Outside of this small frustration point, the specific filter was smooth and easy to use or switched between cameras and the polarization aspect of things actually worked quite well. The quality of the image was sharp and very little (if any) color cast application was applied, but like all polarizers and NDs, there is a magenta shift if you start applying heavy hand effects.
A few problems have popped up on the VND side of things, but nothing new in the world of variable neutral density. Basically, on a wide lens, if you ramp up the NDK to the upper end, you’ll start to see some “cross-polarization” or “X-pattern” in the images. Sadly this is inevitable in a relatively large lens, but to achieve a “darker” image, the joy of this system is that you can stack more ND filters to get the look you are looking for.
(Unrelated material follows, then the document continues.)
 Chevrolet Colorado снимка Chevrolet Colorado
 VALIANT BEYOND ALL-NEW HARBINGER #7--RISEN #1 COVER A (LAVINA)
H&Y actually solved this problem directly in one of the videos below:
At long focal lengths, this is not a problem as applied to the maximum CPL level as shown in the GIF below and then increasing the ND level to 70mm.
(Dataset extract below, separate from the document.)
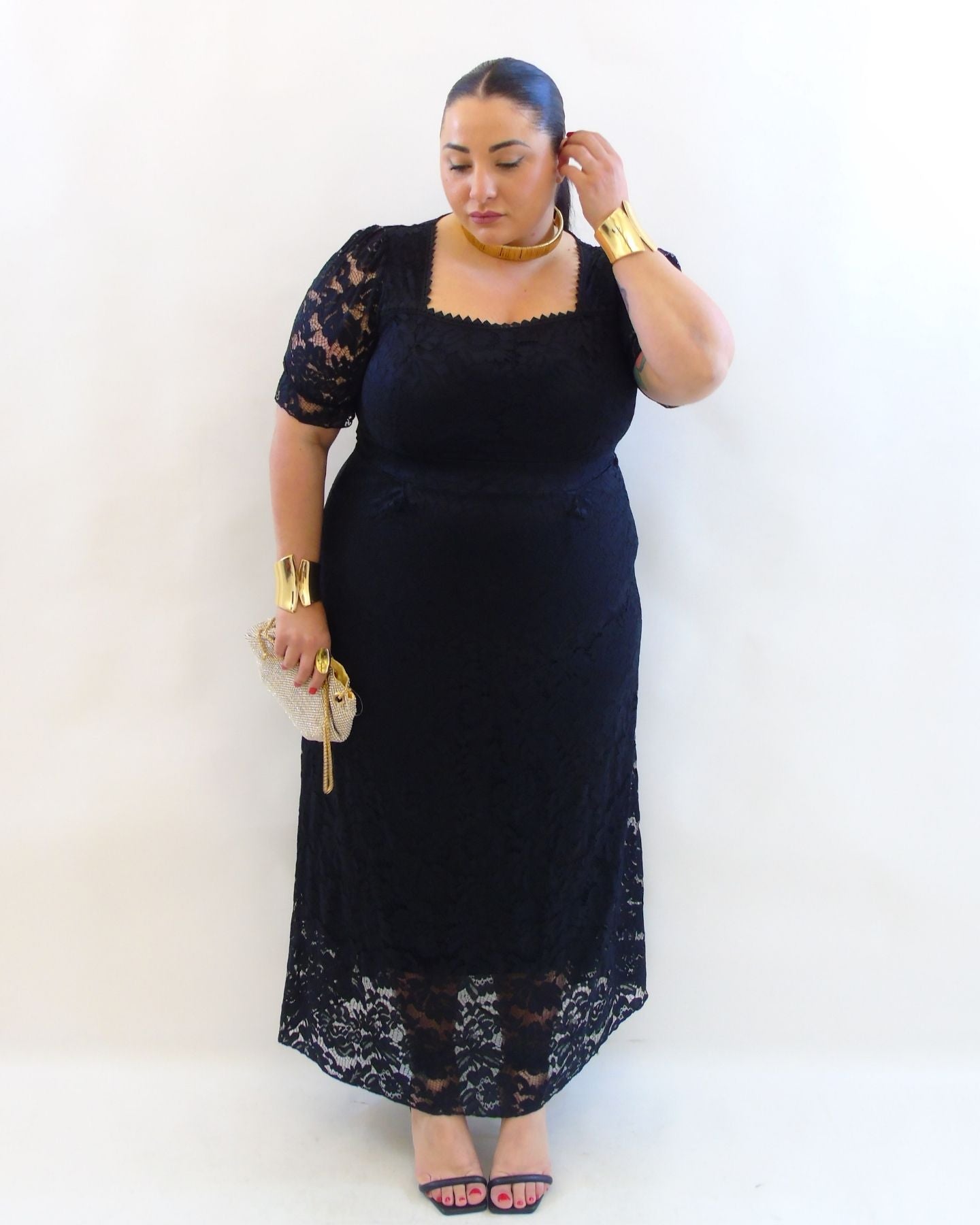 Abito in pizzo 001493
This system is designed to make it quicker and easier for you to replace filters or filters within the camera system, reducing the amount of downtime between shots.
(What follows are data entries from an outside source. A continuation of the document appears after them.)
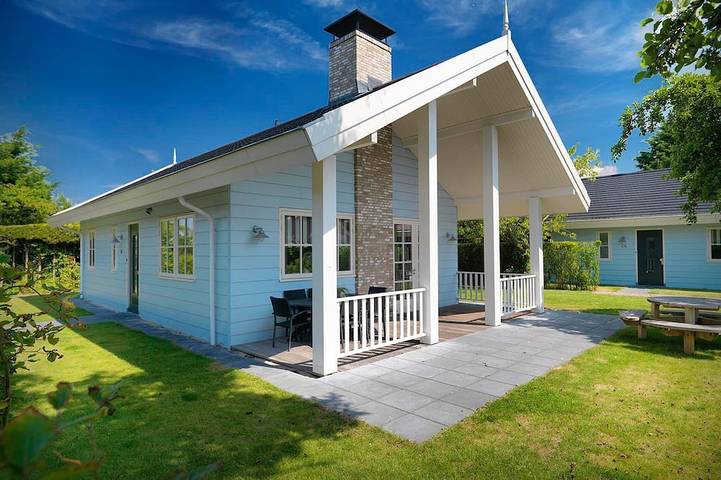 Bungalow voor 6 personen, met tuin in Noordwijk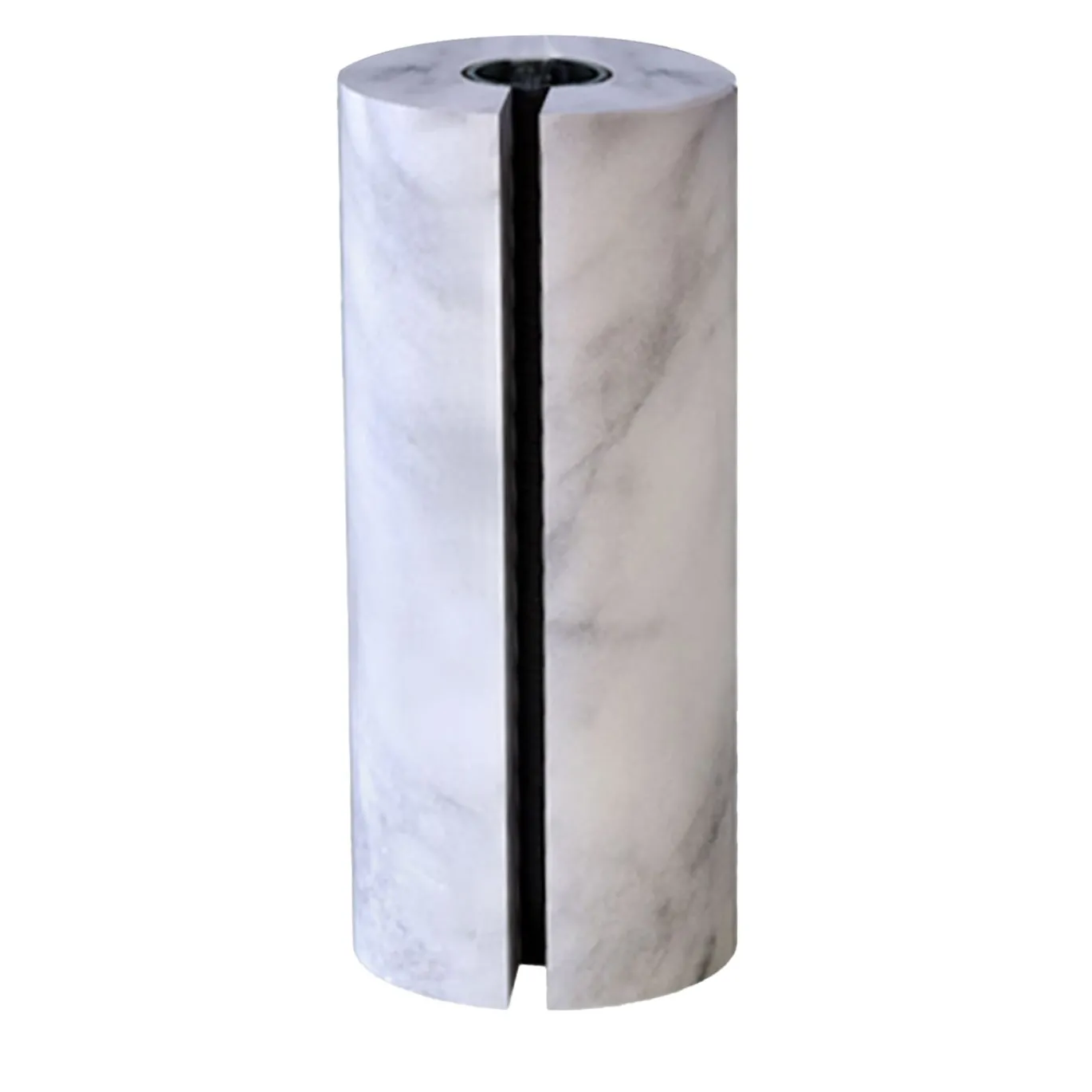 Vaso Loto a stelo singolo di Carrara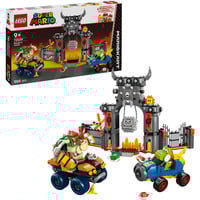 LEGO Mario Kart™ – Bowser's Castle, Bygge legetøj Byggesæt, 9 År, Plast, 1068 stk, 1,33 kg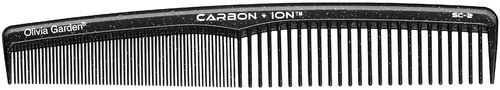 Olivia Garden SC-2 Carbon + Ion Peigne de coupe pour cheveux longs
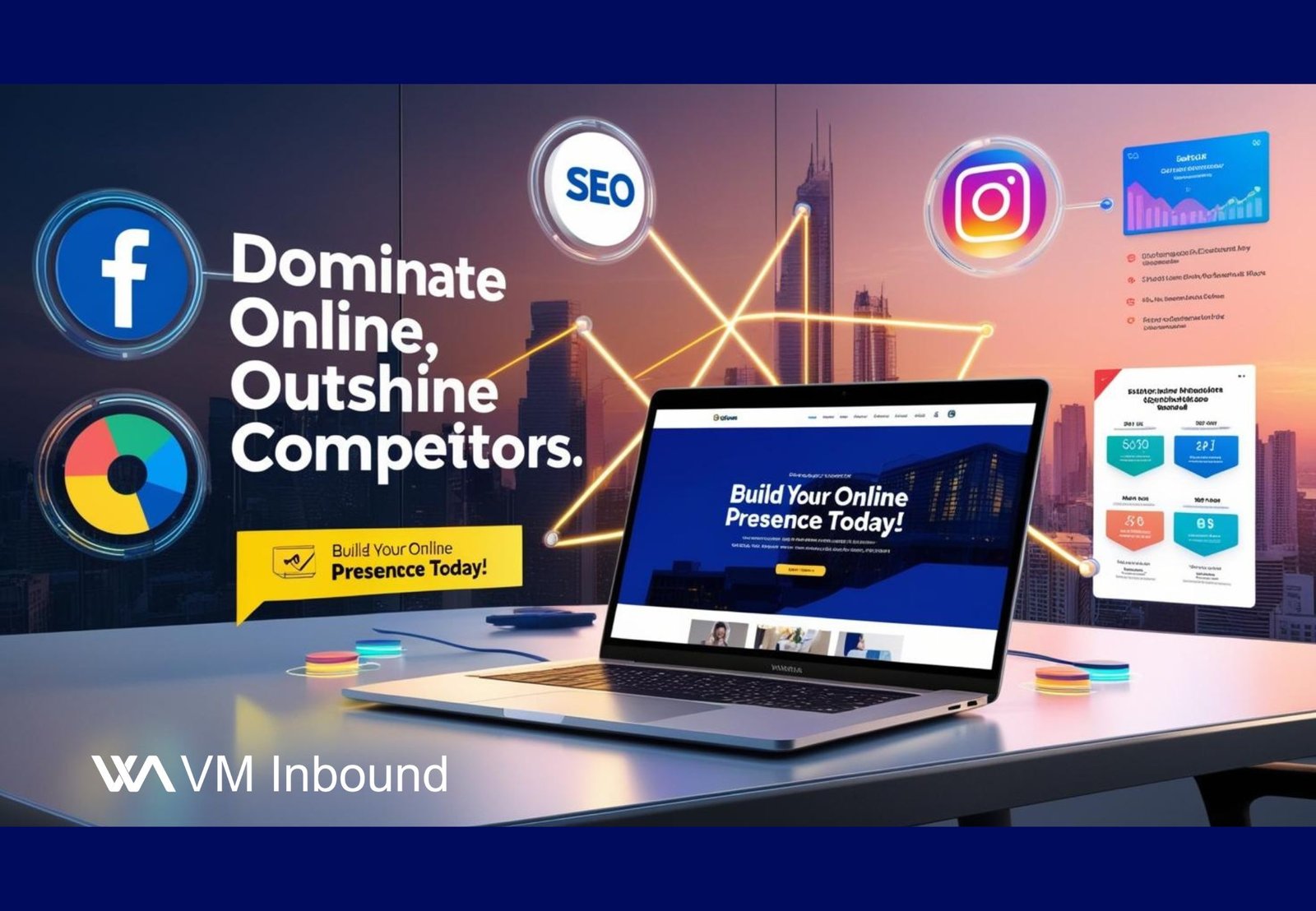 How To Outshine Competitors With A Strong Online Presence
The system really does just that.
That is, once you cross the primary education curve. It took just a few seconds to get past the CPL and VND combo and adapt to other creative filters like drop-in kits, square filters or even rubber lens hoods. In a well-designed shoot, it would be very easy to keep the adapters already in place for each lens and system used, and then the filters could be quickly and easily moved into the system without much thought.
The only downside to using this system is that if you decide to remove the reverting adapters there is no way to use both hands to do this. With a “simple” adapter, it’s easy to hold the camera / lens in one hand and then open the filter with the other. This is not possible with revoring systems.
One hand is needed to hold the “base” in place and the other to open and screw the mounting mechanism. For this reason, the camera needs to be protected by a tripod or something like that. To put it bluntly, the idea is that users will have these adapters already mounted with a cover on each of their possible lenses to avoid the problem of protecting each of their lenses. But if you’re obsessed with properly cleaning and storing things like me, you’ll never want to give up on using these things.
Fast, safe, and effective
The Rivering Swift The system is modular, easy to use, and easily impressive compared to other filter systems I have used over the years. The Swift system is completely modular and allows you to create the necessary combination of filters, hoods and matte boxes to achieve the desired look for both video and still photography.
The switching between the filters is very fast and the optical quality is really impressive. It’s hard not to be impressed with what H&Y has done here.
The H&Y Revoring Swift system is currently available through Kickstarter Where the company has assembled several pre-made bundles for easy purchase as well as discounts on individual item orders. Once the campaign is over, the Swift system will be available directly Company website.
Like most professional filter systems, the H&Y reverberation kit isn’t cheap: the kits cost between $ 220 and $ 479 for those who need a complete bundle, and the price range is minimal for those looking for individual items. $ 21 for adapter, $ 199 per filter.
The good news is that there are options, but the prices are the same along the professional side of things. Some options included Lee Filter, Nisi, Format, PolarproAnd for a little more affordable front, you can choose from a wide selection of options Cocaine.
Will you buy it?
Yes. If you are looking for a new filter system, Revoring Swift is a solid option. It’s easy to use and has a ton of flexibility.